Well Brandon had a better day though he is still getting feverish and his chest sounds awful.
The boys had me build a giant fort in the living room which kept them pretty content for the morning at least.

This afternoon we drove into the city to see the Respitory Therapist and pick up our new 'toy'.

Because of the weakness Brandon's disorder causes, he has alot of trouble coughing. its been an issue for a while, and basically when he's sick, you can hear his chest grumbling and rattling and you just want to cough FOR him... but when he coughs it just doesn't accomplish much at all, as he just cant get enough force built up. It's just part and parcel for neuromuscular diseases unfortunately.

We talked about a machine called a Cough Assist a while back and this illness has made it clear he needs the extra help, and thankfully the respitory department had one kicking around (their 5000$ a pop from what Im told - yeesh!), so it now lives beside Brandons bed.

Basically its a machine that hooks up to a mask that goes over Brandons face. the machine will blow air into his lungs, get them good and inflated, then very quickly suck the air out - essentially forcing him to cough.

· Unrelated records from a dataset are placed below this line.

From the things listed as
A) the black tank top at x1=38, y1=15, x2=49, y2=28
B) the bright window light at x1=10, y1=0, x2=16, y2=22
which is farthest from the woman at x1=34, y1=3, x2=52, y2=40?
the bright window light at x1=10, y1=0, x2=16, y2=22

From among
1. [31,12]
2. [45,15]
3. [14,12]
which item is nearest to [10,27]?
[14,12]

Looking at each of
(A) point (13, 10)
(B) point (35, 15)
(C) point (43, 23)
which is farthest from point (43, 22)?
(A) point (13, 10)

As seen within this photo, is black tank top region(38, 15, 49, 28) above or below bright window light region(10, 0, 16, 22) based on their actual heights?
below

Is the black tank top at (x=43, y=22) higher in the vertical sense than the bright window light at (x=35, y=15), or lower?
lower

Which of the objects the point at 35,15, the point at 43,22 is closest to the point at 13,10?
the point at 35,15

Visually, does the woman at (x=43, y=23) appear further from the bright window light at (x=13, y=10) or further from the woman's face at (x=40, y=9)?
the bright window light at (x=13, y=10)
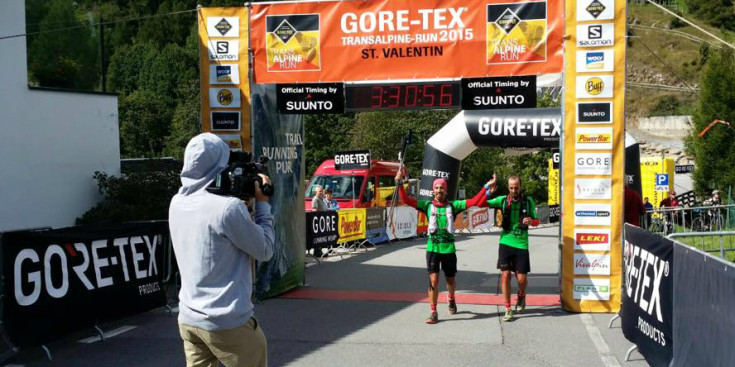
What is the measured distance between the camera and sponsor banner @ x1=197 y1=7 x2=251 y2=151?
36.8 feet

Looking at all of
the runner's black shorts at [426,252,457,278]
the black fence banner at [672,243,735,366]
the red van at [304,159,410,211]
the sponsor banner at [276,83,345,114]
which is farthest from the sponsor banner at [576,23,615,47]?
the red van at [304,159,410,211]

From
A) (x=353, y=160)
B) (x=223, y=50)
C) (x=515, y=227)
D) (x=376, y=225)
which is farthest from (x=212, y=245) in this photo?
(x=353, y=160)

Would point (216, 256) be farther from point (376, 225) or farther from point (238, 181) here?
point (376, 225)

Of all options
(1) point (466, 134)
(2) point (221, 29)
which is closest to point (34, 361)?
(2) point (221, 29)

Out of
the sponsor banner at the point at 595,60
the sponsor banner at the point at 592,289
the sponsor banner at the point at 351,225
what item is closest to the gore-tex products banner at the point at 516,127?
the sponsor banner at the point at 351,225

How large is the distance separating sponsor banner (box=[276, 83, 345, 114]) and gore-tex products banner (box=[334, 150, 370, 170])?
11.8 metres

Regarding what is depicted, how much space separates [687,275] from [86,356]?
19.7 feet

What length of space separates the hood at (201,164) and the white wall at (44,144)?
12026 mm

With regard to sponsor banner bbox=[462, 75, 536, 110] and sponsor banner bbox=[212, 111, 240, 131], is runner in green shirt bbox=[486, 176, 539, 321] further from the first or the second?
sponsor banner bbox=[212, 111, 240, 131]

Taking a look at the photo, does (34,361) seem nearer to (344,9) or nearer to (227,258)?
(227,258)

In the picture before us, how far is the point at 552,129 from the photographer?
16.0 m

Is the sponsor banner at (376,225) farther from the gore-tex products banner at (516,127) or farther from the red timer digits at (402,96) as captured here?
the red timer digits at (402,96)

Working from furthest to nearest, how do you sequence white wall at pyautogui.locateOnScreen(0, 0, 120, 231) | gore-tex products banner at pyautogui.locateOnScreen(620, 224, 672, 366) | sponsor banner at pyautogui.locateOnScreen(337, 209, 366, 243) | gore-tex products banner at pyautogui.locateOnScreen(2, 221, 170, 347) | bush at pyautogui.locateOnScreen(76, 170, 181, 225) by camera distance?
sponsor banner at pyautogui.locateOnScreen(337, 209, 366, 243) → bush at pyautogui.locateOnScreen(76, 170, 181, 225) → white wall at pyautogui.locateOnScreen(0, 0, 120, 231) → gore-tex products banner at pyautogui.locateOnScreen(2, 221, 170, 347) → gore-tex products banner at pyautogui.locateOnScreen(620, 224, 672, 366)

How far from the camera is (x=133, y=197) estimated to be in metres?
15.9
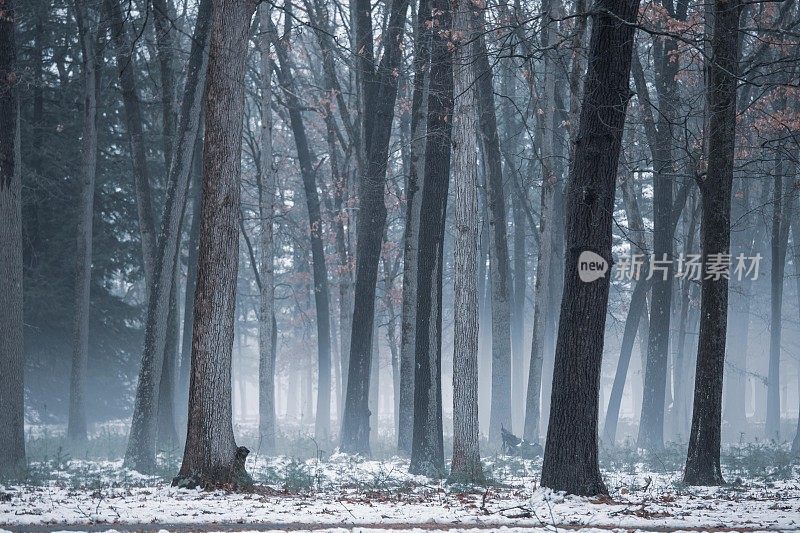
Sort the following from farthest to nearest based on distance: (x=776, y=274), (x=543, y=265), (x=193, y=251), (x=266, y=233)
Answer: (x=776, y=274) → (x=193, y=251) → (x=266, y=233) → (x=543, y=265)

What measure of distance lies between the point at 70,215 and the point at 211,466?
52.7 feet

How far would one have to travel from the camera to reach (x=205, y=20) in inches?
703

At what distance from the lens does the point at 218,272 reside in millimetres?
11031

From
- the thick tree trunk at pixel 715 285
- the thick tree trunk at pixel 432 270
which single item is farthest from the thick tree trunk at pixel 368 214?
the thick tree trunk at pixel 715 285

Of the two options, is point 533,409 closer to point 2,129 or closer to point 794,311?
point 2,129

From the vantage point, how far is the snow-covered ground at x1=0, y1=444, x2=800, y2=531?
8.37 m

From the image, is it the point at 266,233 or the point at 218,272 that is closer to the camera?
the point at 218,272

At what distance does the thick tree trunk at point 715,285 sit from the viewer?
13102 mm

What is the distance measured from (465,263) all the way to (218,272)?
14.2 ft

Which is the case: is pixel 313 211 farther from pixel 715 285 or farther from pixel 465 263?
pixel 715 285

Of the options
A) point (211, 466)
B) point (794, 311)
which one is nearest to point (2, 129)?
point (211, 466)

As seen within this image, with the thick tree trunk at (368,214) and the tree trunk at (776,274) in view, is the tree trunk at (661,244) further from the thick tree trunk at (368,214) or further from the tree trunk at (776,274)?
the thick tree trunk at (368,214)

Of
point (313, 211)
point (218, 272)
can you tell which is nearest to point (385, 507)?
point (218, 272)

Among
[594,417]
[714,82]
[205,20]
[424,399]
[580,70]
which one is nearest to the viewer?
[594,417]
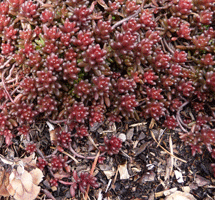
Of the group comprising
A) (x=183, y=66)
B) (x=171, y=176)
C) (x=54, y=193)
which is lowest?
(x=171, y=176)

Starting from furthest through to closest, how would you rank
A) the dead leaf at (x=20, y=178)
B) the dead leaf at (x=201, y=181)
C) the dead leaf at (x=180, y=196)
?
the dead leaf at (x=201, y=181) → the dead leaf at (x=180, y=196) → the dead leaf at (x=20, y=178)


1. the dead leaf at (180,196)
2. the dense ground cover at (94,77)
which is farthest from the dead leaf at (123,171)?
the dead leaf at (180,196)

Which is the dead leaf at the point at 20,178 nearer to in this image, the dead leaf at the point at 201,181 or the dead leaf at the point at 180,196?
the dead leaf at the point at 180,196

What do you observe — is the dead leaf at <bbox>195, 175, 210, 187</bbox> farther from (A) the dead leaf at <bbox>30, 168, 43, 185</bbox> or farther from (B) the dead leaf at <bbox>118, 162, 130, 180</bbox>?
(A) the dead leaf at <bbox>30, 168, 43, 185</bbox>

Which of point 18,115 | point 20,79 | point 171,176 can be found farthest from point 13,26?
point 171,176

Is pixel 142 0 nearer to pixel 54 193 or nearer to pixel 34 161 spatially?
pixel 34 161

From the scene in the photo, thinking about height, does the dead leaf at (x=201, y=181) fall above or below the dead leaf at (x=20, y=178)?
below

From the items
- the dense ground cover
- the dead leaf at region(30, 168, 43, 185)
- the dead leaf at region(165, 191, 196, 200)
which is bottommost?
the dead leaf at region(165, 191, 196, 200)

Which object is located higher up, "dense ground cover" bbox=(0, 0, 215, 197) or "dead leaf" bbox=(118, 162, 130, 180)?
"dense ground cover" bbox=(0, 0, 215, 197)

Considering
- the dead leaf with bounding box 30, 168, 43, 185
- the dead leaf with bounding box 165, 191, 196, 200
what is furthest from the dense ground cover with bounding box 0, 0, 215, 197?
the dead leaf with bounding box 165, 191, 196, 200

It is odd. It feels odd, and we thought it would be a nightmare to get him used to it... he wasn't sure about it at the clinic but by the 3rd round at home, he was asking for more, so its clearly making him feel better!!

Like all new peices of equipment - its a tough pill to swallow, as it represents disease progression and increased needs... but at the same time it is something that will make his life easier, and make him feel better... which makes it worth it.

Hoping tommorrow is a cooler and happier day for him.

Tyler is almost 100% again... happy, healthy, and very much Tyler.
Today he explained to the respitory therapist what DNA was ("did you know thats what our cells are made of?!")... he's a hoot! :)

Thanks for checking...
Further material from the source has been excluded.